Previous posts in this discussion:
PostBanality of Evil and the Evil of Banality (John Heelan, UK, 06/03/17 10:41 am)
In response to Tor Guimaraes (June 3rd), one should also remember Hannah Arendt's book about the Eichmann trial The Banality of Evil, which Wiki describes as "In part, at least, the phrase refers to Eichmann's deportment at the trial as the man displayed neither guilt for his actions nor hatred for those trying him, claiming he bore no responsibility because he was simply 'doing his job' ('He did his duty...; he not only obeyed orders, he also obeyed the law.'") p. 135.
The scary thing is that, under circumstances, we all have an Eichmann inside us. Christoper Browning's book reverses the phrase to The Evil of Banality that describes Reserve Police Battalion 101 ordered to "The conclusion of the book, which was much influenced by the Milgram experiment on obedience, was that the men of Unit 101 were not demons or Nazi fanatics but ordinary middle-aged men of working-class background from Hamburg, who had been drafted but found unfit for military duty. In the course of the murderous Operation Reinhard, these men were ordered to round up Jews, and if there was not enough room for them on the trains, to shoot them. In other, more chilling cases, they were ordered simply to kill a specified number of Jews in a given town or area.
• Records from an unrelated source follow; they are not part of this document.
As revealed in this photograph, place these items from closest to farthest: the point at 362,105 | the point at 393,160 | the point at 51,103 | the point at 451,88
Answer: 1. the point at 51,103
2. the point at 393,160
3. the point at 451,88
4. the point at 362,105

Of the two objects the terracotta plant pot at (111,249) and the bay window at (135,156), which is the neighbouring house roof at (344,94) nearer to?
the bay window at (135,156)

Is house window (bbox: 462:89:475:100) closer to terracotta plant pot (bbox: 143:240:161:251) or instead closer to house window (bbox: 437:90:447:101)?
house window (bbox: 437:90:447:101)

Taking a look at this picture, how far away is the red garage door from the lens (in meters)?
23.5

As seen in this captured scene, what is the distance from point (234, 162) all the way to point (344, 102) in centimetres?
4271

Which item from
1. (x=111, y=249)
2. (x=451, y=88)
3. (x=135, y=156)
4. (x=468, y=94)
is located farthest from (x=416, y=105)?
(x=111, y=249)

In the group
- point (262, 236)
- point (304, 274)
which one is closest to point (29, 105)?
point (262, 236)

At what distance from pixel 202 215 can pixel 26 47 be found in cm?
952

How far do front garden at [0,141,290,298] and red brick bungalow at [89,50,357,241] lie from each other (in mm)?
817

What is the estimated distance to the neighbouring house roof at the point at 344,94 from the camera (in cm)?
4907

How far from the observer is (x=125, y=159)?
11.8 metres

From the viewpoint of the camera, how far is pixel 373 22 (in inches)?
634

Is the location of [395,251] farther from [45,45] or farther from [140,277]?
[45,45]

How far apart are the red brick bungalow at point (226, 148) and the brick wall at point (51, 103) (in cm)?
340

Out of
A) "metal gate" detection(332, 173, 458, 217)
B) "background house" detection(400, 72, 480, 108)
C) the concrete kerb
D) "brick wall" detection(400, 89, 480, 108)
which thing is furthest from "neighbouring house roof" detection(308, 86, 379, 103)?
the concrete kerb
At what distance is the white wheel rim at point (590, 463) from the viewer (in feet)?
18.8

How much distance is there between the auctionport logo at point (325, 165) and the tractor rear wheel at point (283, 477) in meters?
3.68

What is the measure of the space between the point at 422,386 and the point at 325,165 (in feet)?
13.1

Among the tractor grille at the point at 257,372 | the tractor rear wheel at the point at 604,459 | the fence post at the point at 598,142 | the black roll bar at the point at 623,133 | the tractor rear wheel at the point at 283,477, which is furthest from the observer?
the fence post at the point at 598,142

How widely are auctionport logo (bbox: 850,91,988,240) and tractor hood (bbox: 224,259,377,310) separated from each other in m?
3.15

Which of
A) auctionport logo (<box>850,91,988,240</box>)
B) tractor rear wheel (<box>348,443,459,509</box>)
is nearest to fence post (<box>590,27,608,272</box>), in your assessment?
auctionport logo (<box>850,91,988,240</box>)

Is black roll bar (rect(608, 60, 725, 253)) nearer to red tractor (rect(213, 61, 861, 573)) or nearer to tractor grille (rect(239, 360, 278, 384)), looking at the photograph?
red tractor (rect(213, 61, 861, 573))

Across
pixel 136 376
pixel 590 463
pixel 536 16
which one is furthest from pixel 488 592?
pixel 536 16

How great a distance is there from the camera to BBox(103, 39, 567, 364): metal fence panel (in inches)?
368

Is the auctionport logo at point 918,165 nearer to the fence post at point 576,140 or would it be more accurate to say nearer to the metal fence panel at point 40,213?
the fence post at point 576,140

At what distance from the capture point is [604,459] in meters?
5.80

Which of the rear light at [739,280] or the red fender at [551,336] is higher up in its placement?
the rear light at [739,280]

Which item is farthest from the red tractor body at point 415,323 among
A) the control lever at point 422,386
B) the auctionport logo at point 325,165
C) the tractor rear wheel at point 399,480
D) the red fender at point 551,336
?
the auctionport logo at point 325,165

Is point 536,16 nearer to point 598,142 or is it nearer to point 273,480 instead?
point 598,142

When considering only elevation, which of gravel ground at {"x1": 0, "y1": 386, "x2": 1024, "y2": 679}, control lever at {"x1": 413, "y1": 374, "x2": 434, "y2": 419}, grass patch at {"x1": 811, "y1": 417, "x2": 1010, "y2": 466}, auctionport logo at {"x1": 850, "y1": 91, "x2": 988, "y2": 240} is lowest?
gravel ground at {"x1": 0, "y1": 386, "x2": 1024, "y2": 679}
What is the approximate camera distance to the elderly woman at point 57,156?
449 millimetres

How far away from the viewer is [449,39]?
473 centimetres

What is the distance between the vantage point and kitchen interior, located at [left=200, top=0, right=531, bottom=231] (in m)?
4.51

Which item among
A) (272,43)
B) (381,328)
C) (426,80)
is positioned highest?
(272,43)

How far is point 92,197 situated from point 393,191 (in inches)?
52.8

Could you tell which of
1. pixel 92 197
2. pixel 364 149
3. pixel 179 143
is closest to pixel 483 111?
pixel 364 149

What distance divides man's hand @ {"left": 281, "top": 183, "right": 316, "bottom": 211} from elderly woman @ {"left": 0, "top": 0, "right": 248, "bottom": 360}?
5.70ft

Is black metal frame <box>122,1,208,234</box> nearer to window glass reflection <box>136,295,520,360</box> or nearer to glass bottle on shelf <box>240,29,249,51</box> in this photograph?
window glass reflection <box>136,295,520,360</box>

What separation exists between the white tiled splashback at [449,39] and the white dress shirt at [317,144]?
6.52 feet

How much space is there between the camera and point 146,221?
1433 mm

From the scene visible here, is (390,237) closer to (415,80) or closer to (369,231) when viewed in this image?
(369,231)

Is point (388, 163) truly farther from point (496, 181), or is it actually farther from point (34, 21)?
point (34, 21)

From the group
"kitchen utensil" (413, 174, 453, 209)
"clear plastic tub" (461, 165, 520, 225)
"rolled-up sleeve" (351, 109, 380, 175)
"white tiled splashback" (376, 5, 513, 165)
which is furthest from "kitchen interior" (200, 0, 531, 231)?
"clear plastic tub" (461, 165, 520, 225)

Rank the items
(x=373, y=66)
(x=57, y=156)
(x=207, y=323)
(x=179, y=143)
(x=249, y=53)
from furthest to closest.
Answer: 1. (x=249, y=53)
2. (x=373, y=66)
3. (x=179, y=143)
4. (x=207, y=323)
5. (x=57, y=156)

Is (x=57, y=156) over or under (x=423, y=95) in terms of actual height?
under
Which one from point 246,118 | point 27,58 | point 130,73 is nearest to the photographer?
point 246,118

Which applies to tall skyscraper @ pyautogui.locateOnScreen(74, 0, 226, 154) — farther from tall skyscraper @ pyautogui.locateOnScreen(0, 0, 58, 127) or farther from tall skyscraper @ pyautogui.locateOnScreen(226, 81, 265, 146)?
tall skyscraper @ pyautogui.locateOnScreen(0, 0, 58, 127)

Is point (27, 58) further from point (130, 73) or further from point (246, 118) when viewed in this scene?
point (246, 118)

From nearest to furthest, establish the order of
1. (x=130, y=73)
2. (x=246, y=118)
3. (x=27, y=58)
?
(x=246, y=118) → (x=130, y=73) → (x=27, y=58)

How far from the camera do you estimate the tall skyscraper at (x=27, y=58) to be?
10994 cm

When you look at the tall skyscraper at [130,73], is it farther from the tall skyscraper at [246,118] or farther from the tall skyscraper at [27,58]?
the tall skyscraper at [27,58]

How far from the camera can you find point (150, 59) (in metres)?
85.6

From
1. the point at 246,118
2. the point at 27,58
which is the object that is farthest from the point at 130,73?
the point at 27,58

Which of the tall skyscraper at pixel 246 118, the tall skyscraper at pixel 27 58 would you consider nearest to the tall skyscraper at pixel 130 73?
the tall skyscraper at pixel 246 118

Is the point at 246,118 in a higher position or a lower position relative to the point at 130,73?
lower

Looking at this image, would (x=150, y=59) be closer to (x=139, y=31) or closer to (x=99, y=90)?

In one instance, the commander of the unit gave his men the choice of opting out of this duty if they found it too unpleasant; the majority chose not to exercise that option, resulting in fewer than 15 men out of a battalion of 500 opting out. "
It is frightening that such behaviour was predicted by the Milgram experiment. Goldhagen's book Hitler's Willing Executioners paints a similar picture.
JE comments: It's surprising that even 15 would "opt out" of participating in the slaughter, as the dissenters were certainly subjected to harassment and mob punishment for their principled stands.